Shop Coop: A new online store to market worker co-op goods

The venture has been set up to build national and international product chains for the sector

The massive disruption to the economy from Covid-19 pandemic is prompting innovative responses from the co-op movement, which is already adjusting to the transformational effects of digitisation.

Among the most recent developments is Shop Coop, an e-commerce site set up in the USA to sell items produced by worker co-ops across the country. It is currently attached to non-profit organisation Worker Ownership Resources and Cooperative Services (WORCS) and will formally set up as a worker co-op by the summer.

Shop Coop has been set up by three friends in California, including Patrick Conlon, who says the team is also working on other ventures – a tourism co-op and a worker co-op support fund.

Mr Conlon told the News he began developing the concept last summer when the pandemic was driving increasing numbers of shoppers online. “I tried Google searching the idea to buy some worker co-operative items and found nothing of the sort,” he said.

“I always have to do deep searches to even find worker co-operatives and see if they have products I am interested in buying.

“Because of my affiliation with WORCS we get approached by worker co-operatives out of the woodwork all the time; many exist in obscurity, I am finding, outside of registries.”

This will change, he thinks, as awareness of the worker co-op model grows, with the Covid-19 crisis prompting interest in economic alternatives.

“Most worker co-operatives produce goods to be consumed locally, it seems, with some exceptions,” he says. “I hope to establish a national and eventually international sales channel, creating a worker co-operative supply chain. I want to help get this sector of the economy rolling.”

Partners include WORX, a print-on-demand service based in Massachussets. WORX is one of the growing number of union co-ops set up in affiliation with the United Steelworkers Union.

The site will also offer bookings from Echo Adventure Cooperative, a tour guide adventure co-operative based just outside Yosemite National Park.

Mr Conlon is in discussion with several other co-ops, including Tesa Collective, Equal Exchange, Once Again Nut Butter, Flying V Farms, AK Press, Cooperacion Santa Ana, Fertile Ground Cooperative, Small World Food and Ocean Editors. 

And the venture might even extend beyond the US borders: Shop Coop says it has has received inquiries from co-op networks in England, Australia, and South America about potentially being a North American importer and online vendor for items produced around the world.

As the project grows, the priorities are to increase the product range and “really just get the word out to the co-operative movement, organisations who are friendly towards it, and individuals who want to support it”.

“I want to find winning products produced by worker co-operatives that people in the general market find appealing,” adds Mr Conlon. “Scope will come when the co-operative sector grows and develops.
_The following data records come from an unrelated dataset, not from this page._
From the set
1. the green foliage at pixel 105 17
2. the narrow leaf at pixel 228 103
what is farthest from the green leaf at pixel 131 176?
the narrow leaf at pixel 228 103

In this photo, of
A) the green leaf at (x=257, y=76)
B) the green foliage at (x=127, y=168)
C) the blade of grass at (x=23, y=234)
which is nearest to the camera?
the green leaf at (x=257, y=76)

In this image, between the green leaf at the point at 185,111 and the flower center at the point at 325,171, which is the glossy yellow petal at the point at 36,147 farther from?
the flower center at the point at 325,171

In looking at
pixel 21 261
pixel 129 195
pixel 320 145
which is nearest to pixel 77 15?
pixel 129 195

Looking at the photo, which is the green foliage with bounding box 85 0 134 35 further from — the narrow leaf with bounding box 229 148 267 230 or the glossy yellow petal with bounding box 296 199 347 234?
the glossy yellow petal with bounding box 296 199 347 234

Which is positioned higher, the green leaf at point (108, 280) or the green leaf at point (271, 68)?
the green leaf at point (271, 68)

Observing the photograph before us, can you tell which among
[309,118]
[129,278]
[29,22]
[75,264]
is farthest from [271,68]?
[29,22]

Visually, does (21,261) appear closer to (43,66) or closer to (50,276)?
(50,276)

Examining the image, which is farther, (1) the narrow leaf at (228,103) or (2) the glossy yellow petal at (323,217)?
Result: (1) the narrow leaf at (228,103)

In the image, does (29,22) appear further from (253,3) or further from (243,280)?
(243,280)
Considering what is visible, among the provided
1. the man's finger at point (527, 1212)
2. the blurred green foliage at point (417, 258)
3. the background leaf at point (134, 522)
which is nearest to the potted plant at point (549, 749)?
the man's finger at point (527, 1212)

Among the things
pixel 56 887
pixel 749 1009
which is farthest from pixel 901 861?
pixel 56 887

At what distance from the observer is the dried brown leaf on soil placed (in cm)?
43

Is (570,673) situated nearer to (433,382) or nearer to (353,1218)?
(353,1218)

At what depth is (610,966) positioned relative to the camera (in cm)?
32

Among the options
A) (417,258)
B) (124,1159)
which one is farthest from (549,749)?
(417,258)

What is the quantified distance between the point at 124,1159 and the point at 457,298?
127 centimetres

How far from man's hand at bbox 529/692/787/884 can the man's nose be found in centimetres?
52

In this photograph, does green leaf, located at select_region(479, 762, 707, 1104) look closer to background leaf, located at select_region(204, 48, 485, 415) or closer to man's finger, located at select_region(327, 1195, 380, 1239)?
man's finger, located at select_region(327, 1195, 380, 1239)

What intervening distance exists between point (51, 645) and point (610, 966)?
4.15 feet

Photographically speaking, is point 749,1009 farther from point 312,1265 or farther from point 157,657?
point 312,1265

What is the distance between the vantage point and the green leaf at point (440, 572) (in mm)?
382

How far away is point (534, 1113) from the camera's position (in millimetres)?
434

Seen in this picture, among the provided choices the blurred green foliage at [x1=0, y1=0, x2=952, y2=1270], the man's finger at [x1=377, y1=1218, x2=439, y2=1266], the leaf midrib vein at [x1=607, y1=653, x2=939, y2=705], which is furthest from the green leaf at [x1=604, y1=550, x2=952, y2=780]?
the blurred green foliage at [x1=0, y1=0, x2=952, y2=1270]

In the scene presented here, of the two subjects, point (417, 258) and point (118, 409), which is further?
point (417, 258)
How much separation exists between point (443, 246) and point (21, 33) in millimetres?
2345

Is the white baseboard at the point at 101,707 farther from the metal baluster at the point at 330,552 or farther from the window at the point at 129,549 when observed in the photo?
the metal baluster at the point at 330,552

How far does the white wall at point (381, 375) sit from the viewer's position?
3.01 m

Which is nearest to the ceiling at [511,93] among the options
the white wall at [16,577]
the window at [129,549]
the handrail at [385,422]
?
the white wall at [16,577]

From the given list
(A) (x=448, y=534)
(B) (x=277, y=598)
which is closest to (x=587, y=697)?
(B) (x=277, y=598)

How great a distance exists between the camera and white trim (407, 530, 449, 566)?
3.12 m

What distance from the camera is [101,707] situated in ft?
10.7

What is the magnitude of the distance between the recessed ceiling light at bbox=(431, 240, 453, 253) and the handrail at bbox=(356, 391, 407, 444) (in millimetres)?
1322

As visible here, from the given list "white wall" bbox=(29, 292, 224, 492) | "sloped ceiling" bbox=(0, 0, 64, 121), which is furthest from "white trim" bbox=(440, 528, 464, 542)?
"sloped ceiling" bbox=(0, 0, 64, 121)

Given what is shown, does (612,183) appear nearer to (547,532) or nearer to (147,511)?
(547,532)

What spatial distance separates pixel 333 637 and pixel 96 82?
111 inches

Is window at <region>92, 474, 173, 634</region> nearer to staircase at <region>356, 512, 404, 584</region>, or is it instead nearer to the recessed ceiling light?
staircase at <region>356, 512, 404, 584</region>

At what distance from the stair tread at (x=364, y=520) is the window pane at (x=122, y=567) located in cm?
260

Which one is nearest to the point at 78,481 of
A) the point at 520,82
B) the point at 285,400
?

It is tiny now, but I know that will change in the next 20 years as the silver tsunami of retiring business owners creates massive opportunities for their employees to convert into worker co-operatives.”

Shop Coop plans to incorporate as a worker co-operative by the summer. “There was a law passed in 2015 to legally recognise worker co-operatives as a distinctly separate business organisation in the state of California,” says Mr Conlon. “Our plan is to diverge it from WORCS completely by the end of the year. We are launching it this way because of the uncertainty caused by the pandemic and the economic chaos in the last year and we believe it is going to take some time to get the word out to enough to people to get momentum.

“By the end of the summer it will be structured as one member, one vote as far as ownership and decision making are concerned. This process may go faster if demand is much higher than anticipated.”

Shop Coop isn’t the only new venture with WORCS’ involvement. In the Greater Sacramento Area, a non-profit thrift organisation is being set up to use surpluses for start-up capital for the worker co-op movement.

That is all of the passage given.